Niedawne zawinięcie brytyjskiego m/v "Saga Ruby" zakończyło sezon odwiedzin w Szczecinie pełnomorskich
wycieczkowców. Tym razem był on wyjątkowo udany, gdyż do portu przypłynęło w sumie pięć tego typu jednostek. Jeśli doliczyć do tego 85 rzecznych wycieczkowców, okazuje się, że port odwiedzi w tym roku
prawie 11,5 tys. turystów i członków załóg.
W tym roku sezon odwiedzin wycieczkowców rozpoczął się w Szczecinie wcześnie, bo już 12 maja do portu zawinął śródlądowy wycieczkowiec "Johannes Brahms"
pływający pod banderą szwajcarską. To stały gość w porcie, gdyż jego wizyt w tym sezonie wycieczkowym w sumie ma być 20.

*Zadanie*: Napisz dalszy ciąg tekstu o wizytach wycieczkowców w Szczecinie, zaczynając po jego ostatnim zdaniu.

*Wiersze danych*:

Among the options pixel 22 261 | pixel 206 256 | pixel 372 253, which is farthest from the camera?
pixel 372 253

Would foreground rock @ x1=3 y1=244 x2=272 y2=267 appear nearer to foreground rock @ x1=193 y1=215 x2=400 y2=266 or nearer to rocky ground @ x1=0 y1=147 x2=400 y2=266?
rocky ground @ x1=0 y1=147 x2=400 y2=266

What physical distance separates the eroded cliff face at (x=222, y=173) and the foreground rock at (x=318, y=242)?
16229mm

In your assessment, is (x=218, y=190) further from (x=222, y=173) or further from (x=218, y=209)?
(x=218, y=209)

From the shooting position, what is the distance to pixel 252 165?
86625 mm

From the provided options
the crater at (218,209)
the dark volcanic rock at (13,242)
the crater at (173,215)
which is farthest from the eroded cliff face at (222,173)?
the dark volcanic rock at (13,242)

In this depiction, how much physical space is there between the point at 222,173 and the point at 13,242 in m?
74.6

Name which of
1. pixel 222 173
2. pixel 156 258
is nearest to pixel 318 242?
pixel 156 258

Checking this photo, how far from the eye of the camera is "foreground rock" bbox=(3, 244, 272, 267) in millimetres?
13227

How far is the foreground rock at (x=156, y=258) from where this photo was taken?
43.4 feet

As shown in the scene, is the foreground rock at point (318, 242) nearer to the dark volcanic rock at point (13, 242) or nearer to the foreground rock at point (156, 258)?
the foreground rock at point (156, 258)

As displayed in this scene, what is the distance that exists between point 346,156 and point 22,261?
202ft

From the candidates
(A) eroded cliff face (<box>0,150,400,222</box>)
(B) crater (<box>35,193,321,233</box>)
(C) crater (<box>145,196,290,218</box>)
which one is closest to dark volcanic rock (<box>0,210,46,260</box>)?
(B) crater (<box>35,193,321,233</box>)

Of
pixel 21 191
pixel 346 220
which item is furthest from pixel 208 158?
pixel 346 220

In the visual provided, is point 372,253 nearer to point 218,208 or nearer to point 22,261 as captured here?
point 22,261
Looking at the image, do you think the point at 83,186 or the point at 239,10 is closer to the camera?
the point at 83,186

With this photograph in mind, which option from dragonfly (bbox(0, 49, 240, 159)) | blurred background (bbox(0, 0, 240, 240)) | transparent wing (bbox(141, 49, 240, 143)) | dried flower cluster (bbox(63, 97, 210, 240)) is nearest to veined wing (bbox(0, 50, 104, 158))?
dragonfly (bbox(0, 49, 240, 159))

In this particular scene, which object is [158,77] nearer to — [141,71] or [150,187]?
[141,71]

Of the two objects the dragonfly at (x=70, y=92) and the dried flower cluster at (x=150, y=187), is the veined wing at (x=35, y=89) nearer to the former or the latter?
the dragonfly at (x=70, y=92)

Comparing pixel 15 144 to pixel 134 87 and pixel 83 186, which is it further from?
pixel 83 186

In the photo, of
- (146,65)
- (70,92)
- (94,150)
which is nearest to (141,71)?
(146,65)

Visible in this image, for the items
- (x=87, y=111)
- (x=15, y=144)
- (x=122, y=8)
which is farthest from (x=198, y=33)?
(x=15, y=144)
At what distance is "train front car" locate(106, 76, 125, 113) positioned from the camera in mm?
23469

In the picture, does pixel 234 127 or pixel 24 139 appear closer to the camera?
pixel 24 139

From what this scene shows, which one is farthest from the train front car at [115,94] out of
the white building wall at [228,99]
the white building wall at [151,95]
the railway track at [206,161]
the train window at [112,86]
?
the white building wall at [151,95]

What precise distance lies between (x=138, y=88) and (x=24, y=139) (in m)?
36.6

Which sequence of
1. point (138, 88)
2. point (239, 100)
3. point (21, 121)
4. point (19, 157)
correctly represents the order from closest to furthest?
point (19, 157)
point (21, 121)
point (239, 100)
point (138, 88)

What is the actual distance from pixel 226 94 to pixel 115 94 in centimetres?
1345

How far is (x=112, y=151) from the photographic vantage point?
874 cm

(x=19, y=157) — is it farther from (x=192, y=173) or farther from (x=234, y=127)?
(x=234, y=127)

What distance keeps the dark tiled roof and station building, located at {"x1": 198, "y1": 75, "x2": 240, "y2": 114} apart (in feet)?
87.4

*Odpowiedź*:
Wały nie dla białych kolosów
Niedługo po nim, bo już 20 maja, do
Szczecina przypłynął pierwszy pełnomorski wycieczkowiec - pływający pod włoską banderą "Vistamar". Ta luksusowa jednostka ma 117 metrów długości. Maksymalnie może zabrać 300 pasażerów, których obsługą
zajmuje się licząca 110 osób załoga. Na jej sześciu pokładach znajdują się m.in.: restauracje, sklepy, basen, salon fryzjerski i kosmetyczny oraz biblioteka. Zawinięcie do Szczecina było częścią rejsu
statku po bałtyckich portach.
W lipcu w porcie gościły dwa cruisery pływające pod banderą Wysp Bahama - "Island Sky" i "Seven Seas Voyager". Ten pierwszy to niewielka, jak na tę kategorię
statków, jednostka o długości 90 metrów. Ma pięć pokładów i 59 kabin. Przypłynęło nim 90 Brytyjczyków, z których większość pojechała na autokarową wycieczkę do Berlina.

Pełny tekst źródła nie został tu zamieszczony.